Thanks. I’ve done all sorts of searches and there are a few reviews from individuals, the vast majority are basically marketing articles just repeating the news releases from T-Mobile.

I looks like I’ll have to take a $50 flyer on it to see how it will work for me.


----------



## NashGuy (Jan 30, 2014)

lparsons21 said:


> Has anyone here tried the service?


I've read firsthand reports in various places, including over at the TiVo forum. The speeds vary wildly, depending on location and whether you connect to a 4G or 5G tower. Sounds like the gateway is a bit flaky and when you reboot it, it loses all its settings. (Probably needs a firmware update.) I want to say I read that some live streaming services are problematic with this ISP but I'm not sure -- but look into that since you use those. (Or at least I think you still do. Can't remember what you're subscribed to this week.)

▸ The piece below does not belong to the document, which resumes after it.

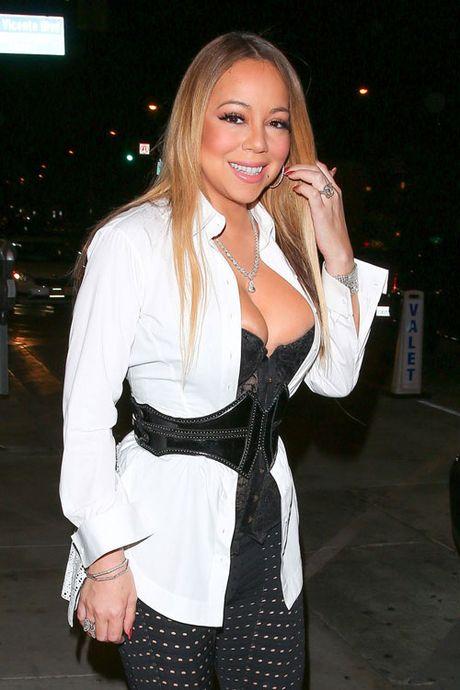 Mariah Carey khoe nguc qua da, lo nguc khi di choi voi trai tre - Anh 3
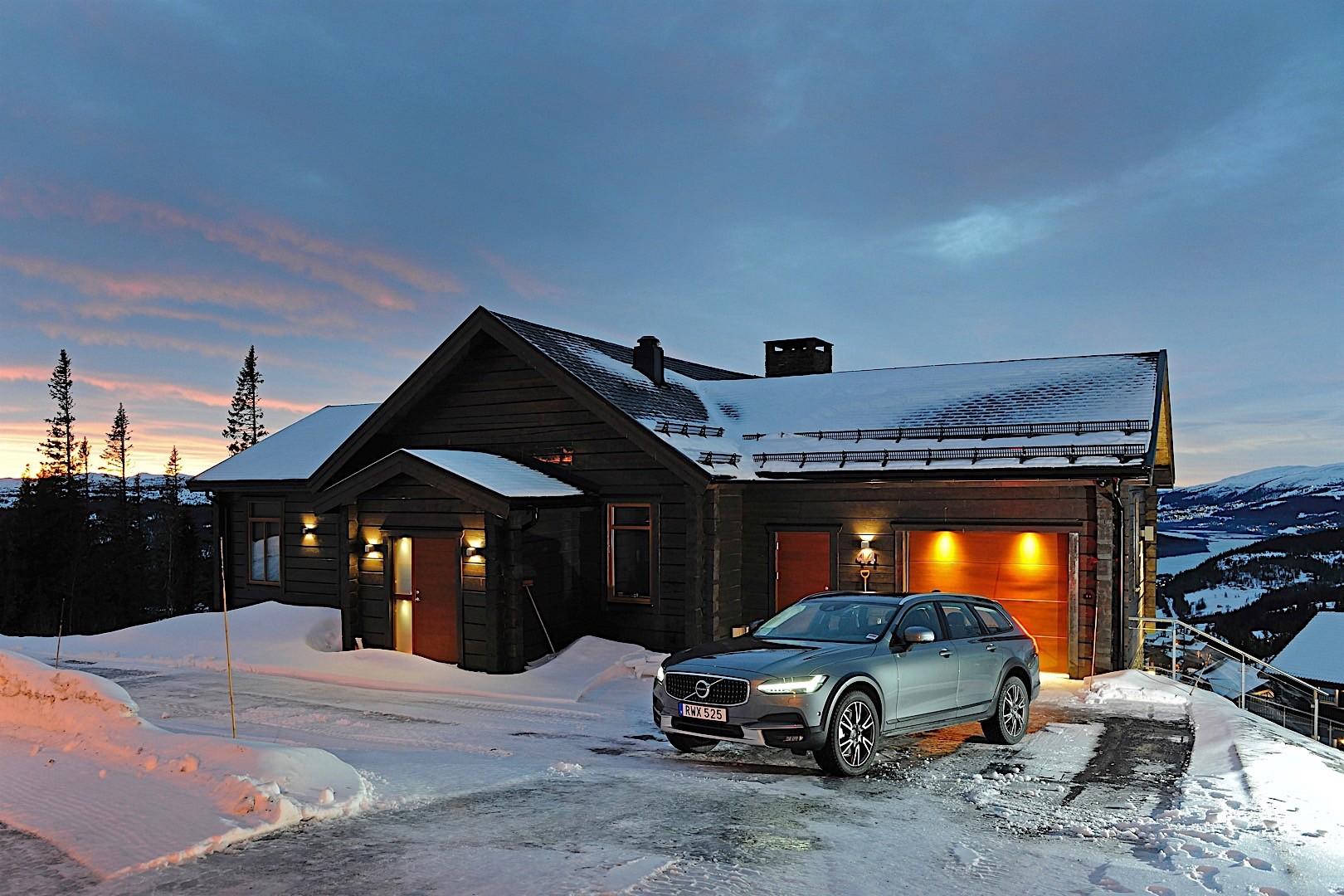 скромно, ауди в снегу у дома красивые картинки второй машины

There are some threads here you may want to check out:
T-Mobile forum | DSLReports, ISP Information


----------



## b4pjoe (Nov 20, 2010)

This is the article I read.

I signed up for T-Mobile's $50 unlimited home internet service. Here's what happened


----------



## lparsons21 (Mar 4, 2006)

NashGuy said:


> I've read firsthand reports in various places, including over at the TiVo forum. The speeds vary wildly, depending on location and whether you connect to a 4G or 5G tower. Sounds like the gateway is a bit flaky and when you reboot it, it loses all its settings. (Probably needs a firmware update.) I want to say I read that some live streaming services are problematic with this ISP but I'm not sure -- but look into that since you use those. (Or at least I think you still do. Can't remember what you're subscribed to this week.)
> 
> There are some threads here you may want to check out:
> T-Mobile forum | DSLReports, ISP Information


Thanks. Lots of posts there and many current enough to have real value. I can't believe I didn't look at that site earlier.


----------



## lparsons21 (Mar 4, 2006)

b4pjoe said:


> This is the article I read.
> 
> I signed up for T-Mobile's $50 unlimited home internet service. Here's what happened


Thanks, that's one I had already read.


----------



## 1948GG (Aug 4, 2007)

I'm about 100 miles from TMobile hq in sw washington state, with some 3 towers (closest 850' away from my home) plus a rooftop array on the tallest building (6 stories) on the 6+ blocks of our small rural 'downtown'. All current 5g frequencies including bands 41 & 71 are in use, spreading out at least 50 miles in all directions.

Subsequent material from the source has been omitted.